-- Start of Recorded information --

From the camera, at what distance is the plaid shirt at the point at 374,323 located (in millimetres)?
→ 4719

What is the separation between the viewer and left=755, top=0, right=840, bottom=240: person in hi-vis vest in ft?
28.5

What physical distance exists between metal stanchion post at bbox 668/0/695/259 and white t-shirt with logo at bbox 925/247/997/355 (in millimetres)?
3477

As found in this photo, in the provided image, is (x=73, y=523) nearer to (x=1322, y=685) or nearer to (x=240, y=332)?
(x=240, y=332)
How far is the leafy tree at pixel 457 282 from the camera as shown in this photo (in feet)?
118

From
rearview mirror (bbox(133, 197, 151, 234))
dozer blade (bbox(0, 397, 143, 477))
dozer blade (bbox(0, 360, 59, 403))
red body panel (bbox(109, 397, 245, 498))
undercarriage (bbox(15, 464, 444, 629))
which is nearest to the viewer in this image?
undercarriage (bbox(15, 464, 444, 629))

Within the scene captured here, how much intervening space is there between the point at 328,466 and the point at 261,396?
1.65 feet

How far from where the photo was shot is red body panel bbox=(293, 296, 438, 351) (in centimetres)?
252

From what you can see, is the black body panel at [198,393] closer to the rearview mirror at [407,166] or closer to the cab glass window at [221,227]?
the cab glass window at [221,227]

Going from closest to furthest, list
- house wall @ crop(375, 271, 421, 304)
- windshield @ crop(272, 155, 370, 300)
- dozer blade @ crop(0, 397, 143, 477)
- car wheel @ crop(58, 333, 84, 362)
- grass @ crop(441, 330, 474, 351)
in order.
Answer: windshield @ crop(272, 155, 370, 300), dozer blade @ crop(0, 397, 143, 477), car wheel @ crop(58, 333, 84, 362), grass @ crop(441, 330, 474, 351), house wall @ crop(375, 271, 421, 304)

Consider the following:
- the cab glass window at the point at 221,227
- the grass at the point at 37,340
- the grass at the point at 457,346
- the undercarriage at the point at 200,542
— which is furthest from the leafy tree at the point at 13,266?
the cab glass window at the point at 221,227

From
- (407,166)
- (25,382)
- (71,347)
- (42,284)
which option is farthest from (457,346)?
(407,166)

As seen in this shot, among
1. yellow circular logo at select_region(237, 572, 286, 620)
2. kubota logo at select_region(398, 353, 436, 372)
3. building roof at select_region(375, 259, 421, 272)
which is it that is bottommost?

-- End of Recorded information --

Transcribe the records above exactly, but only from the line that contains "Within the scene" through their final line, inclusive.

## Exercise solution:
Within the scene captured here, how much intervening space is there between the point at 328,466 and the point at 261,396?
1.65 feet

How far from where the photo was shot is red body panel bbox=(293, 296, 438, 351) (in centimetres)?
252

From what you can see, is the black body panel at [198,393] closer to the rearview mirror at [407,166] or closer to the cab glass window at [221,227]?
the cab glass window at [221,227]

Going from closest to furthest, list
- house wall @ crop(375, 271, 421, 304)
- windshield @ crop(272, 155, 370, 300)
- dozer blade @ crop(0, 397, 143, 477)
- car wheel @ crop(58, 333, 84, 362)
- grass @ crop(441, 330, 474, 351)
in order.
Answer: windshield @ crop(272, 155, 370, 300), dozer blade @ crop(0, 397, 143, 477), car wheel @ crop(58, 333, 84, 362), grass @ crop(441, 330, 474, 351), house wall @ crop(375, 271, 421, 304)

Consider the following:
- the cab glass window at the point at 221,227
- the grass at the point at 37,340
- the grass at the point at 457,346
- the undercarriage at the point at 200,542
— which is furthest from the leafy tree at the point at 13,266?
the cab glass window at the point at 221,227

From
- (407,166)
- (25,382)
- (71,347)
- (42,284)
which option is farthest from (457,346)?
(407,166)

As seen in this shot, among
1. yellow circular logo at select_region(237, 572, 286, 620)
2. kubota logo at select_region(398, 353, 436, 372)
3. building roof at select_region(375, 259, 421, 272)
which is it that is bottommost?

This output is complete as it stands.